By bhadmin February 2, 2021

Introduction: Existing evidence suggests that performance- and rating-based measures of working memory (WM) correlate poorly. Although some researchers have interpreted this evidence as suggesting that these measures may be assessing distinct cognitive constructs, another possibility is that rating-based measures are related to some but not all theoretically motivated performance-based measures. The current study distinguished between performance-based measures of primary memory (PM) and secondary memory (SM), and examined the relation between each of these components of WM and parent-ratings on the WM subscale of the Behavior Rating Inventory of Executive Function (BRIEF–WM). Because SM and BRIEF–WM scores have both been associated with group differences in attention-deficit/hyperactivity disorder (ADHD), it was hypothesized that SM scores would be uniquely related to parent-rated BRIEF–WM scores. Method: Participants were a sample of 77 adolescents with and without an ADHD diagnosis, aged 11 to 15 years, from a midwestern school district.

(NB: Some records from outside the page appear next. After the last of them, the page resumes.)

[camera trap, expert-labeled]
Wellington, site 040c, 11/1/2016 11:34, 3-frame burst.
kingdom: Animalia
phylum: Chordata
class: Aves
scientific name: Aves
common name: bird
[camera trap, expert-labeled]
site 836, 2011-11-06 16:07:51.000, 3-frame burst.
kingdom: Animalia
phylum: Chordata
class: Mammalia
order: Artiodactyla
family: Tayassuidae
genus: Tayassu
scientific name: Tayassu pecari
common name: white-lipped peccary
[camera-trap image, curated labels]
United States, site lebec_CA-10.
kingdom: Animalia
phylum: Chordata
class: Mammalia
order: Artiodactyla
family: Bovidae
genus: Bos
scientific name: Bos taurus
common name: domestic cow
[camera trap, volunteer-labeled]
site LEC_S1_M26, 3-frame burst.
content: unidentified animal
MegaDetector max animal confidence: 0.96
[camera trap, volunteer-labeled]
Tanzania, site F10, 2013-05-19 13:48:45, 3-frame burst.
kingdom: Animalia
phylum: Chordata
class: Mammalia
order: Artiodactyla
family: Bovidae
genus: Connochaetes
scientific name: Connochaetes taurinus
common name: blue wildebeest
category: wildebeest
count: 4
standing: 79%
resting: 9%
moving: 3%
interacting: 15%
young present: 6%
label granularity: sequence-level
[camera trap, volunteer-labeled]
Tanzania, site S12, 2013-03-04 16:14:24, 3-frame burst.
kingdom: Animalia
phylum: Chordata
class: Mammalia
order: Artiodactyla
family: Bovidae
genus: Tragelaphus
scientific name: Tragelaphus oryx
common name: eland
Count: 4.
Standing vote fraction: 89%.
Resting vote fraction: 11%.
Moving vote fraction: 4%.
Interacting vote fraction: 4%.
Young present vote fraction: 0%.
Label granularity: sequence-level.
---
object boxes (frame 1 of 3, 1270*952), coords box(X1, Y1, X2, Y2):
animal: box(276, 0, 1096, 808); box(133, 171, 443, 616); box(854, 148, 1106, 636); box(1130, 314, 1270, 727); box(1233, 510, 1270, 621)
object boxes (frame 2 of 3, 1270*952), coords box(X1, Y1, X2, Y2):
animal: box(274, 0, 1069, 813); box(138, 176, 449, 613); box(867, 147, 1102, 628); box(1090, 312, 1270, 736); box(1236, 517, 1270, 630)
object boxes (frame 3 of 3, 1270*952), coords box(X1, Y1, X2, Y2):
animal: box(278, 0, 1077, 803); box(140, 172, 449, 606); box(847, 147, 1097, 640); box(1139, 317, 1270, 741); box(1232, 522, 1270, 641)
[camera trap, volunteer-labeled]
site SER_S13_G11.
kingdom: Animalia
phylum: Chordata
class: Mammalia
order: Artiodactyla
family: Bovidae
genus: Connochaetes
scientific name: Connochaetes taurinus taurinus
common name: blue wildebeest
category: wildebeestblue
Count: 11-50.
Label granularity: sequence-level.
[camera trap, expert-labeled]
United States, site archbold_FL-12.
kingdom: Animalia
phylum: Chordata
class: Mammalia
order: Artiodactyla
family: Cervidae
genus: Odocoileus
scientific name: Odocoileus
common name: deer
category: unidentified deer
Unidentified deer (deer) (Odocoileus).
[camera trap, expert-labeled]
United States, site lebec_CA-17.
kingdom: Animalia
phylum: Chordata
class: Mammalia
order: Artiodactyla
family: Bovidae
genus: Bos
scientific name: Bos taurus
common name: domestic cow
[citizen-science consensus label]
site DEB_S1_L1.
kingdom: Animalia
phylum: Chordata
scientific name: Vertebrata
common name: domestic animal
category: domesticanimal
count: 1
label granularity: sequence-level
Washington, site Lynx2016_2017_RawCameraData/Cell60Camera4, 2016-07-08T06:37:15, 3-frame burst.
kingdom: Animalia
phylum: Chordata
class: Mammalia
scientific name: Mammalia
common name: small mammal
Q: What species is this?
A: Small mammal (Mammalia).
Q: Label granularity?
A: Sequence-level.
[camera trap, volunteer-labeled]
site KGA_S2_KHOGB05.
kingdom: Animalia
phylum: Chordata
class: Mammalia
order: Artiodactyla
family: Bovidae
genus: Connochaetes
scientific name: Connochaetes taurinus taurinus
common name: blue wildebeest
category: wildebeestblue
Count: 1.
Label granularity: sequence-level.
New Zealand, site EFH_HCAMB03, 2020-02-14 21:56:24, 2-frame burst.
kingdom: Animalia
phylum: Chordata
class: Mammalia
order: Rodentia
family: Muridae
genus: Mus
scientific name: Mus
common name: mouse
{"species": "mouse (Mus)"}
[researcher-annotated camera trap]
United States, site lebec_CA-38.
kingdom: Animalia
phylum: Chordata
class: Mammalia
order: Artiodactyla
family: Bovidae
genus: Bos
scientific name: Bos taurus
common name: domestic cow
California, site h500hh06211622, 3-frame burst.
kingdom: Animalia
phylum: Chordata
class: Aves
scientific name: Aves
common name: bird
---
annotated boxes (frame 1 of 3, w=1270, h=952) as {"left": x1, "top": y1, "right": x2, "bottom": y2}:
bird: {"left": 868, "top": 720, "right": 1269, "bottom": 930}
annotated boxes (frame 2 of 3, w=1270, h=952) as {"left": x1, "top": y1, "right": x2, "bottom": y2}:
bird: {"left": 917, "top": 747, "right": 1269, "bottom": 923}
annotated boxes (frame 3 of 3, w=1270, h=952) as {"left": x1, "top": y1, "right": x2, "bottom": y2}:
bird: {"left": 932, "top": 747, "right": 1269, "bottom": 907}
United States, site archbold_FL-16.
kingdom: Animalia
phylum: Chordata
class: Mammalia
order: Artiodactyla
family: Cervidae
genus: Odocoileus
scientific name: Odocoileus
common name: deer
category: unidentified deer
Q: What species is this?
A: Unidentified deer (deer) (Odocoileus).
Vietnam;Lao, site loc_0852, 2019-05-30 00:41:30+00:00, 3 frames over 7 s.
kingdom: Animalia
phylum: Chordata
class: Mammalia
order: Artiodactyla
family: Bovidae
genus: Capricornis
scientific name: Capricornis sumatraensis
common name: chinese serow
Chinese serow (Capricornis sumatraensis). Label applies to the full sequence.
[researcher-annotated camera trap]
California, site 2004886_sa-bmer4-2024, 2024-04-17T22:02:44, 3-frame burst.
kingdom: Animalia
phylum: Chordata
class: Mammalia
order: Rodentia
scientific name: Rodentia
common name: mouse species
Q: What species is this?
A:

Participant scores on verbal and spatial immediate free recall tasks were used to estimate both PM and SM capacities. Partial correlation analyses were used to evaluate the extent to which estimates of PM and SM were uniquely related parent-rated BRIEF–WM scores. Results: Both verbal and spatial SM scores were significantly related to parent-rated BRIEF–WM scores, when corresponding PM scores were controlled. Higher verbal and spatial SM scores were associated with less frequent parent-report of WM-related failures in their child’s everyday life. However, neither verbal nor spatial PM scores significantly related to parent-rated BRIEF–WM scores, when corresponding SM scores were controlled. Conclusion: The current study suggested that previously observed low correlations between performance- and rating-based measures of WM may result from use of performance-based WM measures that do not capture the unique contributions of PM and SM components of WM.